Instructions to follow
Should pictures appear among the records, leave them out, and copy exactly only the lines from the first through the one with "content_type: application/javascript; charset=utf-8", inclusive.

[[ Records for this task, beginning ]]

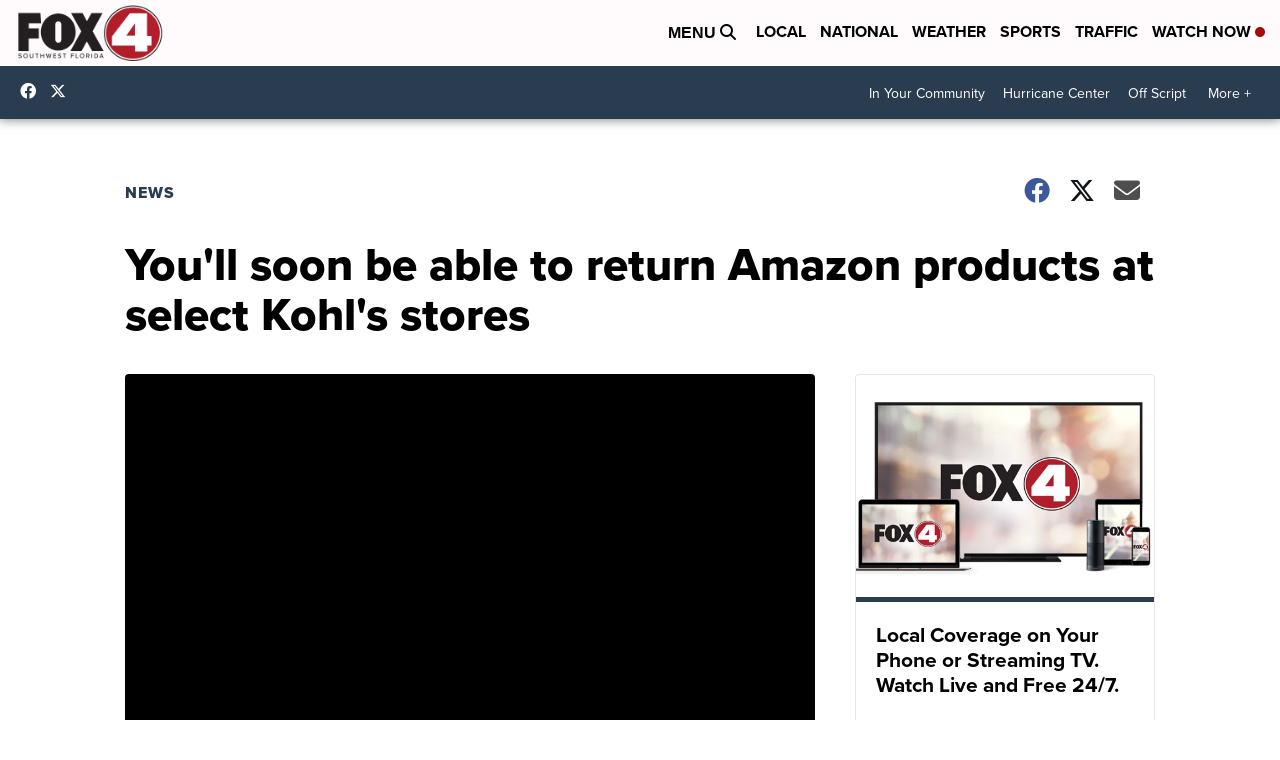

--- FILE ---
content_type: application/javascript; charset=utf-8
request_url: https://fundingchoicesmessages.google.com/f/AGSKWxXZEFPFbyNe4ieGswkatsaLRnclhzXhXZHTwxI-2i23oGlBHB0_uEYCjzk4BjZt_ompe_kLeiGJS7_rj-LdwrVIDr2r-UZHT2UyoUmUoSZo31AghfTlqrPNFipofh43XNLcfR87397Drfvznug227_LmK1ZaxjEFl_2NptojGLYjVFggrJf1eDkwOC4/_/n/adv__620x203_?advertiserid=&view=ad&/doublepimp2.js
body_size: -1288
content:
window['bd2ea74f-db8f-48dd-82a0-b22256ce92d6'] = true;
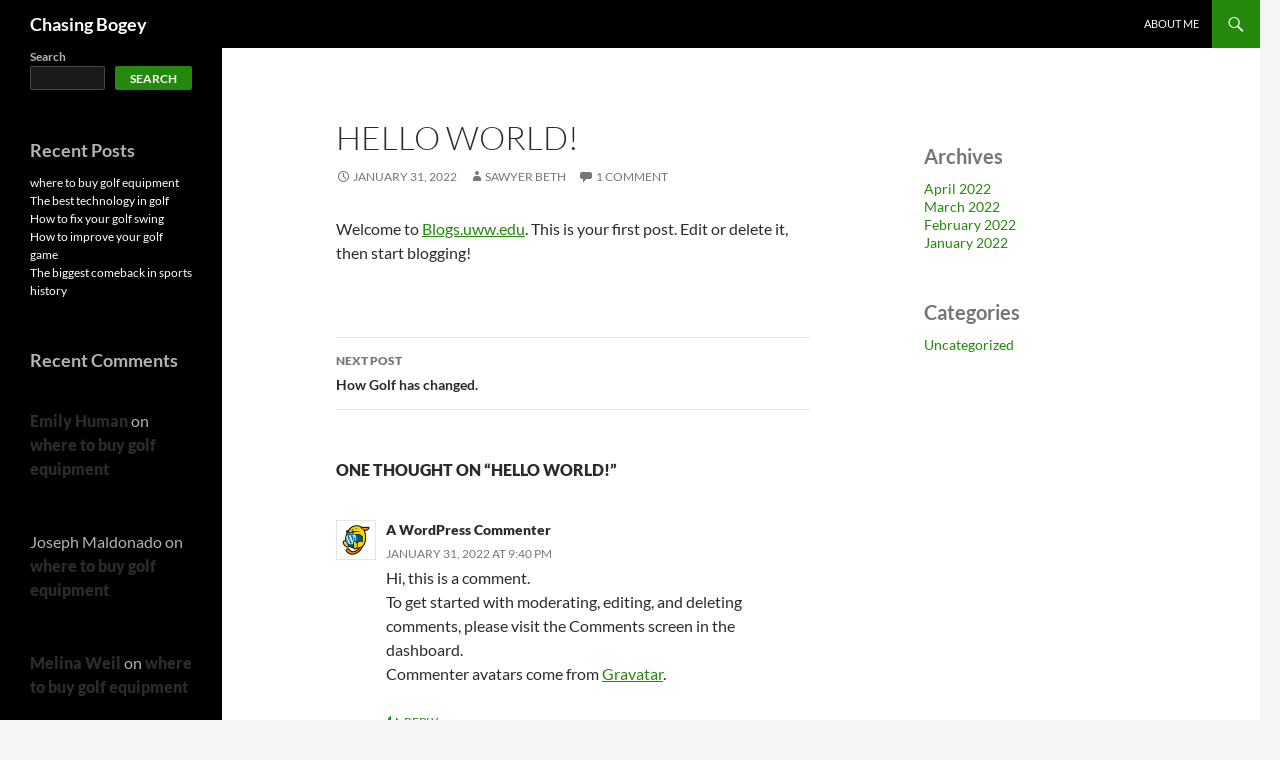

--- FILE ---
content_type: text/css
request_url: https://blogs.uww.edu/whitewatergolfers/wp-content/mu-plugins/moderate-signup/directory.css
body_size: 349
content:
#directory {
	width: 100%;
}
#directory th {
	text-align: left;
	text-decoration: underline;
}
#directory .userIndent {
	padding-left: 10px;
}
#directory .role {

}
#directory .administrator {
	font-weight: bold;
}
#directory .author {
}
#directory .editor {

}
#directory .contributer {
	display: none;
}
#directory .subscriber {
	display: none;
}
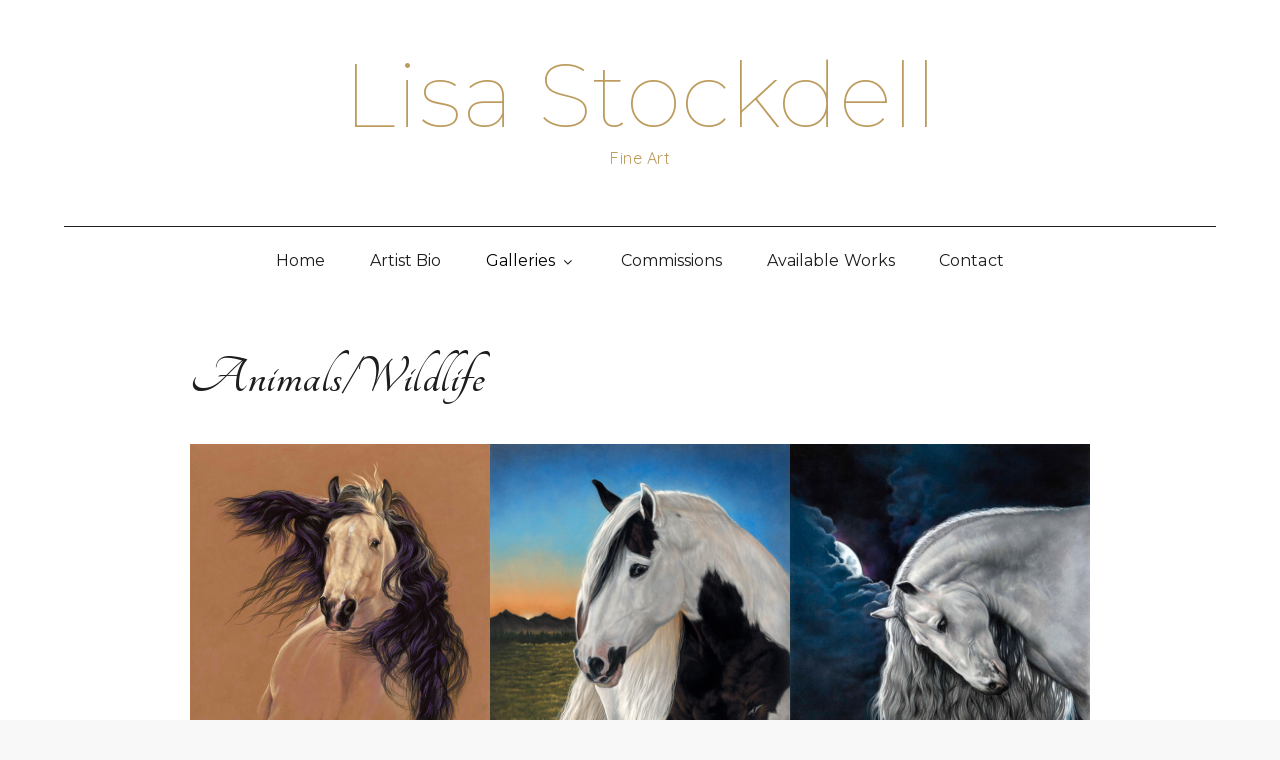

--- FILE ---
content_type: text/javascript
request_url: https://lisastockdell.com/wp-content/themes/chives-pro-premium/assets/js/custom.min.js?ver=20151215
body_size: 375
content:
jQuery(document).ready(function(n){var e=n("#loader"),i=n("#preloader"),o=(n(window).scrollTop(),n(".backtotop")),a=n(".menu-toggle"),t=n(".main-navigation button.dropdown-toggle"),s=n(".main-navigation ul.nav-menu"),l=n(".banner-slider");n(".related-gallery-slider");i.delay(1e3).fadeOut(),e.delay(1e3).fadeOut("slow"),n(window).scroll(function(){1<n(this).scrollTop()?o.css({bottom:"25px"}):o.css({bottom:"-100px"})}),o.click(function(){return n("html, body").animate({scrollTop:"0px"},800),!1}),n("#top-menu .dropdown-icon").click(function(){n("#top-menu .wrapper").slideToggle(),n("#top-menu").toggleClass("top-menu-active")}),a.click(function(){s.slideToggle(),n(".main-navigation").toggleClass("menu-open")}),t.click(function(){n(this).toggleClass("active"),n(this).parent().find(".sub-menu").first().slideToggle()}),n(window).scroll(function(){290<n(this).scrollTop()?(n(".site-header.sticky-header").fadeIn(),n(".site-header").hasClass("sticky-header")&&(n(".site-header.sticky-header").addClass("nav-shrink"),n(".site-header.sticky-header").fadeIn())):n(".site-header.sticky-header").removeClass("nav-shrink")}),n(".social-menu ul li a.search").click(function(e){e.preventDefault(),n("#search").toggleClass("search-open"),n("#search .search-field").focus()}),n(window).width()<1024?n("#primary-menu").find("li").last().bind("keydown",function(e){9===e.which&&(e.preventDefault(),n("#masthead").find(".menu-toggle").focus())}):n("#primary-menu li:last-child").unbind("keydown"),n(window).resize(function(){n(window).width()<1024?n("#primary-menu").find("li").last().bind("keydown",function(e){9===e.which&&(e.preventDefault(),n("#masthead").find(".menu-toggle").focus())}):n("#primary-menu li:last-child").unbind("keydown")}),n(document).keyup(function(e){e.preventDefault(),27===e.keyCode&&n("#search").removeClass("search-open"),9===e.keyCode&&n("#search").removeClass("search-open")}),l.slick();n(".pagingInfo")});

[[ Records for this task, end ]]

Written solution
--- FILE ---
content_type: application/javascript; charset=utf-8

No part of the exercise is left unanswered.